Note that the line marked {atomically} *must* be atomic, otherwise you have a race at (**) just like before.

And this :

  atomically { Unlock(mutex);   Wait(handle); (**) Lock(mutex) }
is exactly what pthread_cond_wait() is.

Personally rather than introducing a new synchronization data type I would have preferred to just get a function that does unlock_wait_lock(). The "cond_var" in pthreads has nothing to do with a "condition"', it's just a waitable handle (and associated mutex and other wiring) in Windows lingo.

There's one more point worth talking about. In the thread that filled the mailbox, we did :


lock mutex
set state
signal
unlock

That's good because it gaurantees that the receiver gets the state it wants and is race free. It's bad because it causes some unnecessary "thread thrashing".
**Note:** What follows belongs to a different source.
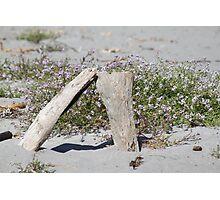 Wooden Sand Art Photographic Print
(thread thrashing is a lot like input latency that I mentioned a while ago; it's something you just want to constantly watch and be vigilant about tracking and removing. Any time a thread wakes up and does nothing and goes back to sleep, you are "thrashing" and just wasting massive amounts of CPU. You want to minimize the number of useless thread wakeups)

The alternative is :


lock mutex
set state
unlock
(**)
signal

now, there's a race a ** where the state can get changed before you signal, so the invariant in the receiver is no longer true.

In most cases, however, this is not actually bad, and this form is actually preferred because of its increased efficiency. You have to change the receiver to a "double-check" type of pattern. Something like :


Waiting thread :

Lock mutex;
if ( mailbox empty )
{
  retry:
  cond_wait(mutex,handle); //  atomically { Unlock(mutex); Wait(handle); Lock(mutex) }
  // mailbox may or may not be full now
  if ( mailbox empty ) goto retry;
  // now do work
}

Signaling thread :

Lock mutex
if ( mailbox empty )
{
  mailbox = some stuff;
  Unlock(mutex);
  // intentional race here
  Signal(handle);
}

In general I believe it's a safer design to treat the signal as meaning "wake up and check this condition" instead of "wake up and this condition is definitely set". Then you engineer to minimize the number of wakeups when the condition is not set.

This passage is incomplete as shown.